By Chef Eoin Shiell

An innovative take on the classic Cobb Salad that uses all three variants of Nola mayonnaise to create a light, elegant and delicious starter.

Tomato Gel
4 large tomatoes
1 medium sized cucumber
1 cup Nola Reduced Oil Salad Dressing
½ cup vodka
Pinch salt and black pepper
1 teaspoon gelatine powder

  • Place all the ingredients except the gelatine powder into a food processor and blend until it forms a puré Pour the purée into a sieve lined with a cloth or filter, and place in the fridge for 4 hours to drip through to form consommé.
  • Place the gelatine into a small bowl with 1 tablespoon water and 1 tablespoon of the tomato consommé. Allow the gelatine to absorb the moisture.
  • Place the bowl of gelatine into a large bowl of hot water, stirring constantly until the gelatine dissolves into a smooth clear liquid. Whisk the gelatine into the tomato consommé and pour into a tray lined with plastic wrap. Set in the fridge overnight.

========================================================================

■ **TASKS**
1. Reproduce everything from "By Chef Eoin" down to "to form consommé." in the tomato gel recipe, switching "vodka" for "white wine".
2. Answer the following from the tomato gel recipe:
(a) How much vodka does the ingredient list call for?
(b) For how many hours is the purée left in the fridge to drip through?
(c) Besides 1 tablespoon of water, what is placed with the gelatine in the small bowl?

■ **DATA**
========================================================================

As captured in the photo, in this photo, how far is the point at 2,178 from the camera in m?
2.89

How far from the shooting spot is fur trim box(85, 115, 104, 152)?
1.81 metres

========================================================================

■ **SOLUTIONS TO THE PROBLEMS**
1.
By Chef Eoin Shiell

An innovative take on the classic Cobb Salad that uses all three variants of Nola mayonnaise to create a light, elegant and delicious starter.

Tomato Gel
4 large tomatoes
1 medium sized cucumber
1 cup Nola Reduced Oil Salad Dressing
½ cup white wine
Pinch salt and black pepper
1 teaspoon gelatine powder

  • Place all the ingredients except the gelatine powder into a food processor and blend until it forms a puré Pour the purée into a sieve lined with a cloth or filter, and place in the fridge for 4 hours to drip through to form consommé.

2.
(a) ½ cup.
(b) 4 hours.
(c) 1 tablespoon of the tomato consommé.